— start —
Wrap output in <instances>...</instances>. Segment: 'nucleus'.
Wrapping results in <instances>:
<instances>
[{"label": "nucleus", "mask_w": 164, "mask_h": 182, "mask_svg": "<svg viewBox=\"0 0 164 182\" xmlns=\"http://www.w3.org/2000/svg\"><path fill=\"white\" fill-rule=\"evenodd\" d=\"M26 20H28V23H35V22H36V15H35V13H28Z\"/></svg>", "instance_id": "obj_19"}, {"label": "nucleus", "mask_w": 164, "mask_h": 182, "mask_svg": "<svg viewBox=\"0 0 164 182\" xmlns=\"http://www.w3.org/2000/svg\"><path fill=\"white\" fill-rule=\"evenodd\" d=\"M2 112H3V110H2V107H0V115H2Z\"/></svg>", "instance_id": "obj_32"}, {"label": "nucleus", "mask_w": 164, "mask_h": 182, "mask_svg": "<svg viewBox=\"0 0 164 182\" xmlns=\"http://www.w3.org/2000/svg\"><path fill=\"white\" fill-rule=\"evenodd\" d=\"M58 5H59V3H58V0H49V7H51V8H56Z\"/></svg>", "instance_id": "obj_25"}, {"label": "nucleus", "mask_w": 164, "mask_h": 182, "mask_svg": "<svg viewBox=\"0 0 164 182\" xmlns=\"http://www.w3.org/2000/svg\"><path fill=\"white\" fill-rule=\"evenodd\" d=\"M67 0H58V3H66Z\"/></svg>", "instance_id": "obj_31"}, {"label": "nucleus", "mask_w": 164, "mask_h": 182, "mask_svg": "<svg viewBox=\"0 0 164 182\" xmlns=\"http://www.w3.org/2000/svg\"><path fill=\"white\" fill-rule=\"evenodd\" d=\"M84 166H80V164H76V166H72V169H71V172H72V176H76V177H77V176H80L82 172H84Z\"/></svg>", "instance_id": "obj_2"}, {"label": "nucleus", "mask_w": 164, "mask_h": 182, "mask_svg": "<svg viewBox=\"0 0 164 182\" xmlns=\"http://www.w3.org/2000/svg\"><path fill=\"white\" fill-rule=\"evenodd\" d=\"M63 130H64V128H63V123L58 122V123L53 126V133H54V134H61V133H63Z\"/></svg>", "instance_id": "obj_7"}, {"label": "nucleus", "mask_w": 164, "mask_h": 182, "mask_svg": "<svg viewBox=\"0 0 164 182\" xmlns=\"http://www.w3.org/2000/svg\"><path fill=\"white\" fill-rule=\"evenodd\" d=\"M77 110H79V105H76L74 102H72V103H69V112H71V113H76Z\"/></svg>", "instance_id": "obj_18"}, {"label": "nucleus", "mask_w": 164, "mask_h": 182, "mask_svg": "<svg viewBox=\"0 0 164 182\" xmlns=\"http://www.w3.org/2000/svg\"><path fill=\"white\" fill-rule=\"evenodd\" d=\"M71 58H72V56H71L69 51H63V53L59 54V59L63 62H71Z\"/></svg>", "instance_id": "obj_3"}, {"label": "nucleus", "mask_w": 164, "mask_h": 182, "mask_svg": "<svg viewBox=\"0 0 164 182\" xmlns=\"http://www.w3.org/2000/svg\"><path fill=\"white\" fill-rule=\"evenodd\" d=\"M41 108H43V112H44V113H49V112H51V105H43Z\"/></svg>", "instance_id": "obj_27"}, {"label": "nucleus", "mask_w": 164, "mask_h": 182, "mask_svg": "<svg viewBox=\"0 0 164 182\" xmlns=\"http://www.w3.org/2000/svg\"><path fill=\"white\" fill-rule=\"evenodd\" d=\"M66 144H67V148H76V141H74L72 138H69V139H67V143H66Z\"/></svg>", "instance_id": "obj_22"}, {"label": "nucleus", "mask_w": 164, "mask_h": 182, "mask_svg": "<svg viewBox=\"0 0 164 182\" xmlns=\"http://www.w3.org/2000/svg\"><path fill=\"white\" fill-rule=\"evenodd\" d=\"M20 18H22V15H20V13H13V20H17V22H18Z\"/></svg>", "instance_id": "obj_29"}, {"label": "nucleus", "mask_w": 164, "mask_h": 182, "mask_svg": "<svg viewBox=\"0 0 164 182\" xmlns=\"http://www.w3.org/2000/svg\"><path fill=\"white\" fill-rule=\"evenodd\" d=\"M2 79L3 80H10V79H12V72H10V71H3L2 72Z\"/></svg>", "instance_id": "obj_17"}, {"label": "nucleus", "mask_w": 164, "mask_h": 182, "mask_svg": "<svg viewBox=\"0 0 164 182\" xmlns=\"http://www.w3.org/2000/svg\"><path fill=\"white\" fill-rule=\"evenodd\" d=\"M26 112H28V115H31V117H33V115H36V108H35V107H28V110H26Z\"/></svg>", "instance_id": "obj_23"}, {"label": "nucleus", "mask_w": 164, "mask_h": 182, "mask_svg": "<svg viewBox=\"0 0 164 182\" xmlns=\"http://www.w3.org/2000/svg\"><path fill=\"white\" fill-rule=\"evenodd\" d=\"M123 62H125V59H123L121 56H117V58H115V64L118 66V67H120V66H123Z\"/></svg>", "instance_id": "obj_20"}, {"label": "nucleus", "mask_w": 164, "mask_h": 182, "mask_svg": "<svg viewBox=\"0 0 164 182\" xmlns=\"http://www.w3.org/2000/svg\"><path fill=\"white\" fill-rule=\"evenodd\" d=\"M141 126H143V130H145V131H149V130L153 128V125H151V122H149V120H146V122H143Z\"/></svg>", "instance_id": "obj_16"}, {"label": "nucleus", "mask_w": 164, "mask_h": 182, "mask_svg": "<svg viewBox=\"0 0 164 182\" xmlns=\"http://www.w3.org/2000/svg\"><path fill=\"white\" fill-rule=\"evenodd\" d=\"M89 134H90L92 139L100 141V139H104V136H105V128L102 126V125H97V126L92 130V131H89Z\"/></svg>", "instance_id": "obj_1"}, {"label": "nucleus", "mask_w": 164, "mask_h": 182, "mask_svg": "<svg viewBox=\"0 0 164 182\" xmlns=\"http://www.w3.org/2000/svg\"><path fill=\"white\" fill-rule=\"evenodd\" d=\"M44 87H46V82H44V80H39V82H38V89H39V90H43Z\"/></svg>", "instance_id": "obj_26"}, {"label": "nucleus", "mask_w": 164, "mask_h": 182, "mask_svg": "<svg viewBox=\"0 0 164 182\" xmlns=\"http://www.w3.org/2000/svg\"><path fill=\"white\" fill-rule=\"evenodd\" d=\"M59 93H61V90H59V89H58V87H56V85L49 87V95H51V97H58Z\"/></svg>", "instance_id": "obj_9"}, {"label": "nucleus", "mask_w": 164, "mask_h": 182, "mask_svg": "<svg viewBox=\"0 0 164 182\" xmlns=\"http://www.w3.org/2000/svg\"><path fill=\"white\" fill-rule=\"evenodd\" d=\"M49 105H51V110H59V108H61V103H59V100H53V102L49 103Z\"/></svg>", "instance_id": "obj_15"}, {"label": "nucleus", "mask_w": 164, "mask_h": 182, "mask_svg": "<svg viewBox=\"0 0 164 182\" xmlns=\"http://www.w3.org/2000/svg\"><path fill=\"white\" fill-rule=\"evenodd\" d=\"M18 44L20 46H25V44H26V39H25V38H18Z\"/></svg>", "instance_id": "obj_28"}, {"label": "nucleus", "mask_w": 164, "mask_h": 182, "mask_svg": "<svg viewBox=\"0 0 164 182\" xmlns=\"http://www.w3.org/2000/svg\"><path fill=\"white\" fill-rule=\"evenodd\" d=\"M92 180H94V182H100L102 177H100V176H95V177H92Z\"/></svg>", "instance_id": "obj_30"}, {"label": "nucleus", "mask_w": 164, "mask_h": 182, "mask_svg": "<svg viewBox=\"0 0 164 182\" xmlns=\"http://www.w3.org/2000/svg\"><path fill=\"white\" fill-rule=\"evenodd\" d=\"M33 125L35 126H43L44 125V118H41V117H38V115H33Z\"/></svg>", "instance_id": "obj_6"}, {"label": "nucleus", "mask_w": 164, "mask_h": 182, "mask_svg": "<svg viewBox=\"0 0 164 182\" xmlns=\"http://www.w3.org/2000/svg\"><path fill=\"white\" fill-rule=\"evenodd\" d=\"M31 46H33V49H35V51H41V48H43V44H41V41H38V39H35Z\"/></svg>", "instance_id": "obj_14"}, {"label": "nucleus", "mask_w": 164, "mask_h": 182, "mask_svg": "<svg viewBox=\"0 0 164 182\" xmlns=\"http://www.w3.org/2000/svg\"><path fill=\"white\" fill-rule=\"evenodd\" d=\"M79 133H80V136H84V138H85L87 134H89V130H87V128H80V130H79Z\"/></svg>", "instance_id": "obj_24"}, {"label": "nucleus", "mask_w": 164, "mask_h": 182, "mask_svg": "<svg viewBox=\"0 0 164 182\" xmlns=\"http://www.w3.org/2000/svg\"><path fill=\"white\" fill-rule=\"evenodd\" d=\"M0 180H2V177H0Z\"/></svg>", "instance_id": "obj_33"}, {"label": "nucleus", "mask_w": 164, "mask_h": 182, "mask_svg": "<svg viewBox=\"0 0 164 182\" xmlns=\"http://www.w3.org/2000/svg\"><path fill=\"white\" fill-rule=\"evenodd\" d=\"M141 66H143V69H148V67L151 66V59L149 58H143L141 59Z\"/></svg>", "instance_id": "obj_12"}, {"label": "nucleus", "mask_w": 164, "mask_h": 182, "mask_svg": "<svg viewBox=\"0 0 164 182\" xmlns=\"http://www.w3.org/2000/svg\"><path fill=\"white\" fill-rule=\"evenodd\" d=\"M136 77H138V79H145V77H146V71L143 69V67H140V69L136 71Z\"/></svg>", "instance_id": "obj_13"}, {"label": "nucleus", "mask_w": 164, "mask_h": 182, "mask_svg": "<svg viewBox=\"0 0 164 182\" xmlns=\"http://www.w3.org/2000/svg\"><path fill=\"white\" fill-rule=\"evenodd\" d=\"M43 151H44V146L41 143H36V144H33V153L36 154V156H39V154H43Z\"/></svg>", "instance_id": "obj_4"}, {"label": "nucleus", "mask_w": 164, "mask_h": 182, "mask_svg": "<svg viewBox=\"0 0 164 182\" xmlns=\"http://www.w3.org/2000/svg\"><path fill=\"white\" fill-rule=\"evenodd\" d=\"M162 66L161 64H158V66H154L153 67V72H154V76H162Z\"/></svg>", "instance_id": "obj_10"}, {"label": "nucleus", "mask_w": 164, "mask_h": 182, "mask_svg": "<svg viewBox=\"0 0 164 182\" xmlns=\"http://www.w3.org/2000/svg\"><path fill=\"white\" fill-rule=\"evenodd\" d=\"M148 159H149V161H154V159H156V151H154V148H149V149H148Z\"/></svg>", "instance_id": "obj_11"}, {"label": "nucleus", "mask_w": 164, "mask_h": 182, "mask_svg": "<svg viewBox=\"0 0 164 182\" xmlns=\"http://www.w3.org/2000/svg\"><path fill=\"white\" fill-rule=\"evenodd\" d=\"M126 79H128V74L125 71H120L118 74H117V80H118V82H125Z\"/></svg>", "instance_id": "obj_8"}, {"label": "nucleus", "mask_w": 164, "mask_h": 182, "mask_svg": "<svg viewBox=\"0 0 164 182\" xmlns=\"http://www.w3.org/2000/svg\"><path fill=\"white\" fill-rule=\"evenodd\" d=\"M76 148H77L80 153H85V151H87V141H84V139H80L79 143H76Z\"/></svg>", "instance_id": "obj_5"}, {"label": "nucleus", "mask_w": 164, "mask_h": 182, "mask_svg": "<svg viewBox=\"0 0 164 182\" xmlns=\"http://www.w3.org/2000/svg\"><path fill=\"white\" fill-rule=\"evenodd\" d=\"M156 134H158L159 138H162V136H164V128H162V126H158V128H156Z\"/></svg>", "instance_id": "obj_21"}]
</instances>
— end —
**Written task**
Collect every line above that contains the string "instances". Case counts.

**Task result**
Wrap output in <instances>...</instances>. Segment: 'nucleus'.
Wrapping results in <instances>:
<instances>
</instances>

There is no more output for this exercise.